## Exercise passage
· · · · · · ·

Africa’s fragmented payment systems have long slowed trade and fintech growth, with businesses and consumers still struggling to move money across borders. These inefficiencies act as a silent tax on productivity and innovation across the continent.
At Moonshot by TechCabal 2025, Wole Ayodele, founder and CEO of Fincra, unpacked this persistent challenge during a panel session titled “Building Africa’s Payment Rails for a Connected Continent.” Using a vivid analogy, he likened Africa’s cross-border payments to a broken messaging system — slow, fragmented, and unreliable.
“It takes five days for a message to deliver money. That is the picture of what cross-border payments and value movement look like in Africa today,” he said.
Ayodele explained that Africa’s payment landscape is defined by silos — each country operating its own rules, systems, and currencies. The result, he said, is a continent where millions remain economically disconnected, even as mobile money accounts and fintech platforms multiply.
Fincra’s solution for a connected continent
Ayodele described Fincra’s mission as building the financial rails for an integrated Africa — where money can move effortlessly across borders, currencies, and payment systems.
“Our goal is to bring hope and liberation to every African through easier cross-border payments,” he said. “Our infrastructure allows investors to deploy and repatriate funds easily, and enables businesses and consumers to settle transactions seamlessly without worrying about currency or infrastructure barriers.”
Still, he noted that unresolved challenges around regulation, technology, and collaboration continue to hinder progress toward true financial integration.
“Many people trying to build the rails for an interconnected Africa literally have nothing to build on,” Ayodele said. “Our counterparts in Europe or the U.S. build on existing infrastructure — FX, liquidity, and open banking — which are available as APIs. But in Africa, many transactions still happen through informal channels, even WhatsApp groups.”

· · · · · · ·

## Data shown
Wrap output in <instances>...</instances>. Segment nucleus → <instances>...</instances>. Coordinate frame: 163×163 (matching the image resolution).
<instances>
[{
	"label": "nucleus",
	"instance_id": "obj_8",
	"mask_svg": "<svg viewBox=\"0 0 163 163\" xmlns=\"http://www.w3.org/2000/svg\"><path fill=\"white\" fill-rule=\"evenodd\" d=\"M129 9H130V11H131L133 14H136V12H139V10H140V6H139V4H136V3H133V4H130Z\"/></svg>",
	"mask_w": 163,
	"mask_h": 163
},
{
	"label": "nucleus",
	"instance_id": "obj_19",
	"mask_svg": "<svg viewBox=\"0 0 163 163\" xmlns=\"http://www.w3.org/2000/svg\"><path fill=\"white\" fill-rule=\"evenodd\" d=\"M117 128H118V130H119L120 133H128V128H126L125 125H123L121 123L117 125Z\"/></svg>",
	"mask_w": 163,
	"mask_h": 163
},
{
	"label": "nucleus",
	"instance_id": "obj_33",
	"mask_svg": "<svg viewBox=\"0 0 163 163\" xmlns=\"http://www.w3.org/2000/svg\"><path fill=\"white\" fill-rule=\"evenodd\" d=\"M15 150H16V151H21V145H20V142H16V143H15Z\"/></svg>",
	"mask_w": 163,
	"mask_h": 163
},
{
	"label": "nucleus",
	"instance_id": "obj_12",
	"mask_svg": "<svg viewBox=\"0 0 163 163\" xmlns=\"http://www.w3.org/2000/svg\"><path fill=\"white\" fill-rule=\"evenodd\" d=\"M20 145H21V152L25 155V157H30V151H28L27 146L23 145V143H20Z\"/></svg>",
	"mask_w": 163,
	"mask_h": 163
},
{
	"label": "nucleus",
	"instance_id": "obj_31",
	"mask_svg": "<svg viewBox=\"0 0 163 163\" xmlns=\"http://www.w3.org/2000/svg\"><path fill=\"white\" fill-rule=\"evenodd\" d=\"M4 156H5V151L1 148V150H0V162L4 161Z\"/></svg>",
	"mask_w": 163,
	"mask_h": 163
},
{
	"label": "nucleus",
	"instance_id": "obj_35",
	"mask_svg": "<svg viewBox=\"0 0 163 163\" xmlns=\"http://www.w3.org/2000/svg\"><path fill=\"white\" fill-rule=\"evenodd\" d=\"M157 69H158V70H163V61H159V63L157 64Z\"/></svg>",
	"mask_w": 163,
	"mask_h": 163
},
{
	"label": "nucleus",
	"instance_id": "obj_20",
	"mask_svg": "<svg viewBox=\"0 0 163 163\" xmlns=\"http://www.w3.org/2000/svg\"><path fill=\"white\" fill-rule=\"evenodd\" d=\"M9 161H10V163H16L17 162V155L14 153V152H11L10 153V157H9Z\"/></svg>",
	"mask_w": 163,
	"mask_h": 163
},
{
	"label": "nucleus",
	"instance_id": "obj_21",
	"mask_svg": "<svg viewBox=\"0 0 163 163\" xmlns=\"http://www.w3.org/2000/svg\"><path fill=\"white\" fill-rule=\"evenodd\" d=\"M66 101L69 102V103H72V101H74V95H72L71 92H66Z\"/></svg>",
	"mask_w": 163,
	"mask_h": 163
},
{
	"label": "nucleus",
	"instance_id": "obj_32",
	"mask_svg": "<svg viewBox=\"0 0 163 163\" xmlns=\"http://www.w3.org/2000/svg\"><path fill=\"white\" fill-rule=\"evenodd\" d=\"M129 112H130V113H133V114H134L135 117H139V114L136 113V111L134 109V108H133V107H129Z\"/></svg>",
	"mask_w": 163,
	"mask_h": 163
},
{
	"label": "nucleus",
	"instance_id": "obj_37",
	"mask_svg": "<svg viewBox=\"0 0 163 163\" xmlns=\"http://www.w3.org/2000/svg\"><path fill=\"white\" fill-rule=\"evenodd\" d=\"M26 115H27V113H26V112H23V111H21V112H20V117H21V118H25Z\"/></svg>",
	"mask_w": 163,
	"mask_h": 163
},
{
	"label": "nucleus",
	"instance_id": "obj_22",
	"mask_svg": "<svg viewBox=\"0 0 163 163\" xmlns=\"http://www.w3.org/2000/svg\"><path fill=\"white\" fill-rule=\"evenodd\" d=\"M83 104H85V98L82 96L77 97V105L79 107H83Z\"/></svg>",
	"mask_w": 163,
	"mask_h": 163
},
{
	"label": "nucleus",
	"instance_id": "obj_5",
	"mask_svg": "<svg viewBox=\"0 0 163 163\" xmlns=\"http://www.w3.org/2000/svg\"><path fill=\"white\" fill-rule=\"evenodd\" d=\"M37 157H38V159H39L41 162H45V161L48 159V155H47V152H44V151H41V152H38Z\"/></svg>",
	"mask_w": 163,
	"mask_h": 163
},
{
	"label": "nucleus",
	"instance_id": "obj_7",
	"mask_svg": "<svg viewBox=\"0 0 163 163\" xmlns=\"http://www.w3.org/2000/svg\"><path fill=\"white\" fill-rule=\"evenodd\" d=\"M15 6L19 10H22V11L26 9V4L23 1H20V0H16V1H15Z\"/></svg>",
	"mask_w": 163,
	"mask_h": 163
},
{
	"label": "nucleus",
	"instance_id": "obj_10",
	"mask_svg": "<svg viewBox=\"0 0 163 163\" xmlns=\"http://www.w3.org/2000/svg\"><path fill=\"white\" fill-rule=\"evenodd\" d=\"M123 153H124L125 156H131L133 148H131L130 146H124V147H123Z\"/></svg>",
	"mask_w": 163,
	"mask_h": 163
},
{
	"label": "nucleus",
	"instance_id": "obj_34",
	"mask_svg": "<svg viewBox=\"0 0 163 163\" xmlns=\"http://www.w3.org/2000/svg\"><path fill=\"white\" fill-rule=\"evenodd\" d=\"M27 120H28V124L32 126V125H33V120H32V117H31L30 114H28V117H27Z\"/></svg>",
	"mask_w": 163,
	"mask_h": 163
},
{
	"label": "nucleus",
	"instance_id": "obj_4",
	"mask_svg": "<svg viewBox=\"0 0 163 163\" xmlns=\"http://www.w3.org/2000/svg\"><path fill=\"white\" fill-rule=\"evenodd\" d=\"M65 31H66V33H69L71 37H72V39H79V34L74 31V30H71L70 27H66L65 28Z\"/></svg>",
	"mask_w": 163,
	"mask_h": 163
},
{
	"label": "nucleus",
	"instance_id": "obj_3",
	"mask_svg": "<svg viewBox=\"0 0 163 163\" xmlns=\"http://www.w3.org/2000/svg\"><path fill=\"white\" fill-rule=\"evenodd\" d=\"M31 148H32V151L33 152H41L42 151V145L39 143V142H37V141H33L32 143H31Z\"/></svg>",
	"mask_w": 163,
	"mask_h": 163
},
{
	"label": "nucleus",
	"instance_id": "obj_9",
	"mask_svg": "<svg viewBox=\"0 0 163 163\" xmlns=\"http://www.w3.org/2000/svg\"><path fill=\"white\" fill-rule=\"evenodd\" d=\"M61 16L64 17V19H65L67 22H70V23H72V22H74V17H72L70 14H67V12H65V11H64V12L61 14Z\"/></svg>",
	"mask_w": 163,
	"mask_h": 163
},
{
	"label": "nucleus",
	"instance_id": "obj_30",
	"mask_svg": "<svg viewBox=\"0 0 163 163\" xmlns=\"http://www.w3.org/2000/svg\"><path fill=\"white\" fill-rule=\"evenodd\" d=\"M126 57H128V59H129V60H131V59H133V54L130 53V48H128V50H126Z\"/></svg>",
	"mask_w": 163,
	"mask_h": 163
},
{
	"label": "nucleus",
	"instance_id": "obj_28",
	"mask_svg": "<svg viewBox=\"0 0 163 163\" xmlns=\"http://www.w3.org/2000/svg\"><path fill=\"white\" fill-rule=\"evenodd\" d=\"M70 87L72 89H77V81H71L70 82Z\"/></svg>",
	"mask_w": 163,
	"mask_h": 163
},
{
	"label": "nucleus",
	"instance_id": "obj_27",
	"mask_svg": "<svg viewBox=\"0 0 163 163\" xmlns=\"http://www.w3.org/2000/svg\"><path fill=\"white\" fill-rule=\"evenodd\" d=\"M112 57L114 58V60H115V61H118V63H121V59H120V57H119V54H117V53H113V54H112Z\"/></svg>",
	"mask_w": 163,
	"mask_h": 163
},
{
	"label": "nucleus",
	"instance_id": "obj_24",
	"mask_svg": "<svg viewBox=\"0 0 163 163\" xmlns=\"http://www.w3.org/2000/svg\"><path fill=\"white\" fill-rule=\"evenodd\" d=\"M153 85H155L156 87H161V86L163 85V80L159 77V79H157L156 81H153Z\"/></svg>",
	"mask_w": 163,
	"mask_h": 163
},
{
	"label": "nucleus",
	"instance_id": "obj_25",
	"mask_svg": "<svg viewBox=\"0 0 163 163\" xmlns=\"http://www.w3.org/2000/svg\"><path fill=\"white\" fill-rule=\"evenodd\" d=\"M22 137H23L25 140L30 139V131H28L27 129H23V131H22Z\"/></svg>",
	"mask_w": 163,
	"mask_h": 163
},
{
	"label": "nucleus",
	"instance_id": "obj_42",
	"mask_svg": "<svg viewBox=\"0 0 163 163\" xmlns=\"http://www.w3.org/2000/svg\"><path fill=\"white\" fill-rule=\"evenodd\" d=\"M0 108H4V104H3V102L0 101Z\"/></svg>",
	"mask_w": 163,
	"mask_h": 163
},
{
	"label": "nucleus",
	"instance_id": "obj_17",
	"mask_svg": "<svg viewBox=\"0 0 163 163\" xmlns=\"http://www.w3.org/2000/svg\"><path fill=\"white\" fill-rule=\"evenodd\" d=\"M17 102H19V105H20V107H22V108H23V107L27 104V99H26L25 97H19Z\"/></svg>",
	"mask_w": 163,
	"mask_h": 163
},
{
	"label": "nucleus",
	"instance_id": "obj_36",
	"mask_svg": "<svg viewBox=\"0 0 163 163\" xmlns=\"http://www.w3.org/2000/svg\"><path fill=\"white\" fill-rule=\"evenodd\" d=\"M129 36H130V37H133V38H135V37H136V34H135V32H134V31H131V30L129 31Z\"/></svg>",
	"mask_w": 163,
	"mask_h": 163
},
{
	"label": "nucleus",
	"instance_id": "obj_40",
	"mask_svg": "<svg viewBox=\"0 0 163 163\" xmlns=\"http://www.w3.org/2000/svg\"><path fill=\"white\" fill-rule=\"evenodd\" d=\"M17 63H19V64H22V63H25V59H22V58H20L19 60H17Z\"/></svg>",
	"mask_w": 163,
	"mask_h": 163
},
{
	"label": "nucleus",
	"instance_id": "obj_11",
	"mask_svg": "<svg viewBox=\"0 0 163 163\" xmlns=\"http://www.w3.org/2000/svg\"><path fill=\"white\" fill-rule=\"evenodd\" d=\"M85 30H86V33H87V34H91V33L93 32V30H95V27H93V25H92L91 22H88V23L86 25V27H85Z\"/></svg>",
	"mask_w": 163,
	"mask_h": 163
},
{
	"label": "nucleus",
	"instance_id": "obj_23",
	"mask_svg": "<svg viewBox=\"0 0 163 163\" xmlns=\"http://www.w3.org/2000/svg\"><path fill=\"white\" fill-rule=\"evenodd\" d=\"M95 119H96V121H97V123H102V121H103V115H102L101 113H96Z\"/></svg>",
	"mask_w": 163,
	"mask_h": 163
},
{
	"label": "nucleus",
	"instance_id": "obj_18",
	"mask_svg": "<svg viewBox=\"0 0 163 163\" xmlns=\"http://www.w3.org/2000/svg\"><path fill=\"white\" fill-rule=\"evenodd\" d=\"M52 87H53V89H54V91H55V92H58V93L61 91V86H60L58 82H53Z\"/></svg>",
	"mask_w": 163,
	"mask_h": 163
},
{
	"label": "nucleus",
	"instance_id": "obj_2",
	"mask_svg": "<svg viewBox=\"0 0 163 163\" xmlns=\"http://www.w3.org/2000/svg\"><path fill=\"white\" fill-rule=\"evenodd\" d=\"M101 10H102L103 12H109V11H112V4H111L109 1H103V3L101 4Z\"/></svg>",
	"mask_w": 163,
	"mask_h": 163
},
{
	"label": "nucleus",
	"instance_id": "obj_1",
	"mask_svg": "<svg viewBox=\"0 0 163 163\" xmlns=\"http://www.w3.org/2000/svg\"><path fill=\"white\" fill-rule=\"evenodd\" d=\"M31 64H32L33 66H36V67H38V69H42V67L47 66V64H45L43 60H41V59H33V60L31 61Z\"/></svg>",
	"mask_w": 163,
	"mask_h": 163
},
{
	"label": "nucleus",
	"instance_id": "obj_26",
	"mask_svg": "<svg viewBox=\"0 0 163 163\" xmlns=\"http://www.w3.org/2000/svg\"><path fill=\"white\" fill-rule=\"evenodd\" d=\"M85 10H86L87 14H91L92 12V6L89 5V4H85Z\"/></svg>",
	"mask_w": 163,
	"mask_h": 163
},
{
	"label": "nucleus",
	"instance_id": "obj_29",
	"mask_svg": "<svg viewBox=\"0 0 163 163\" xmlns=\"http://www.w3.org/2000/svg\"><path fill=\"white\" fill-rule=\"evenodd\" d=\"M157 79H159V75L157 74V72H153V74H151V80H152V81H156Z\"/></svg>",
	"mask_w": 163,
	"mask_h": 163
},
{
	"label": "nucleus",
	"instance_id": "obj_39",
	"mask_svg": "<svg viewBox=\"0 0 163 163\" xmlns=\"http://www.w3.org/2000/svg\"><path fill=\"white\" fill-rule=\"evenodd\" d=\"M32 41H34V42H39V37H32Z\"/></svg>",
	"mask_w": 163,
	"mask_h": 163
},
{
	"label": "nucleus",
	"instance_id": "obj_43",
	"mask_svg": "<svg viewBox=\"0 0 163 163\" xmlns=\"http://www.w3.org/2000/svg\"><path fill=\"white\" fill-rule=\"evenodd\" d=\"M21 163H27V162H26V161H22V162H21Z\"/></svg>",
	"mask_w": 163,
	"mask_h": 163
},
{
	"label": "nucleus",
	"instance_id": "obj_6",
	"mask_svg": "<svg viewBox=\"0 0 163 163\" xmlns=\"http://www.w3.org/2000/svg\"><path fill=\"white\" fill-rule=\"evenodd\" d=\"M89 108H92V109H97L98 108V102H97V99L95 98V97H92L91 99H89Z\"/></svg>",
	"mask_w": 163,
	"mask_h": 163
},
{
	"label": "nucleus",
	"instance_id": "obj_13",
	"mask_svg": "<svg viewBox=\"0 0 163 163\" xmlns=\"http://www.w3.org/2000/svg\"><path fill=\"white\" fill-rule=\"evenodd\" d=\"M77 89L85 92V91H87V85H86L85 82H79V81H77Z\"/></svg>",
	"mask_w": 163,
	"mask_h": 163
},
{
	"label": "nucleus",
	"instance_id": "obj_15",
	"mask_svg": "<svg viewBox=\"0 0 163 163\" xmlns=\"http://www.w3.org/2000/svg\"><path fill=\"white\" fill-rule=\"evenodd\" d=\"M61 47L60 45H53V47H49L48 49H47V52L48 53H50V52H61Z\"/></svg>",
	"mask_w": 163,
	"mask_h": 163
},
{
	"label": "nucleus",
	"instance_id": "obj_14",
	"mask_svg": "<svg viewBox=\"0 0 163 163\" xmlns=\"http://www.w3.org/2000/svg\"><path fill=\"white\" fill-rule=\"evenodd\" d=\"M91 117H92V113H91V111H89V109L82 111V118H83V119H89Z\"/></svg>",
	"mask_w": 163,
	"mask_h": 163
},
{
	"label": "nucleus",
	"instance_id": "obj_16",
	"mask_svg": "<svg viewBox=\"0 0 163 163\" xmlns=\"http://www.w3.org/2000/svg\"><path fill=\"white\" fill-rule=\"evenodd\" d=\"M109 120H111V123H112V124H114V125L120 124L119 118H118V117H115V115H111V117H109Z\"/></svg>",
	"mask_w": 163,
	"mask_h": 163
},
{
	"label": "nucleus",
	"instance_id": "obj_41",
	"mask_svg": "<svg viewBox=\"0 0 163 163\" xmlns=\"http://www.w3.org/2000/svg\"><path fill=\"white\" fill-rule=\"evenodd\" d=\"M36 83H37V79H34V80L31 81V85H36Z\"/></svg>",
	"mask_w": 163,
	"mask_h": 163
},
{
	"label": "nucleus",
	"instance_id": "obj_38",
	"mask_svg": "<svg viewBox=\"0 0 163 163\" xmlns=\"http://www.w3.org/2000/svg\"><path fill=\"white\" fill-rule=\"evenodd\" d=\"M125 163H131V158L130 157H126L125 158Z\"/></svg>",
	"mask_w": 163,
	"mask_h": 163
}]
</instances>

· · · · · · ·

## Problem set
1 – Decide whether each statement agrees with the article on Africa's cross-border payments, answering yes or no and quoting the deciding words of the article. (a) Ayodele said a message takes five days to deliver money. (b) Ayodele said builders in Europe and the U.S. have no existing infrastructure to build on. (c) The panel session was titled "Building Africa's Payment Rails for a Connected Continent."
2 – Pick up the article on Africa's cross-border payments after its final sentence and keep writing it in the same style.
The data comes from a separate source, unrelated to the article on Africa's cross-border payments.

## Responses to the tasks
1 –
(a) Yes: "It takes five days for a message to deliver money."
(b) No: "Our counterparts in Europe or the U.S. build on existing infrastructure"
(c) Yes: "titled “Building Africa’s Payment Rails for a Connected Continent.”"

2 –
Regulations and interoperability
While technology often dominates fintech conversations, Ayodele stressed that regulation is just as critical. He called for unified regulatory standards — especially around Know Your Customer (KYC) verification — to enable fintechs and banks to operate smoothly across multiple markets.
“We are navigating through expanding across multiple markets, compliance complexities, and promoting interoperability between countries with different regulatory systems to make payments within Africa as seamless as they are across other regions,” he explained.
He also addressed Africa’s interoperability gap, pointing out that despite over 200 million cards issued across the continent, most cannot link to platforms like Alipay or WeChat Pay; even though China is Africa’s largest trading partner, with about $380 billion in annual trade.
“Sending money to China could have been as easy as using your card,” he said. “But it is not seamless today.”
For Ayodele, true interoperability means being able to send money from a Stanbic mobile app in Nigeria to an M-Pesa wallet in Kenya with the same ease as a local transfer.
“Not just technology will solve this, but deep cooperation among fintechs, banks, regulators, and regional blocs.”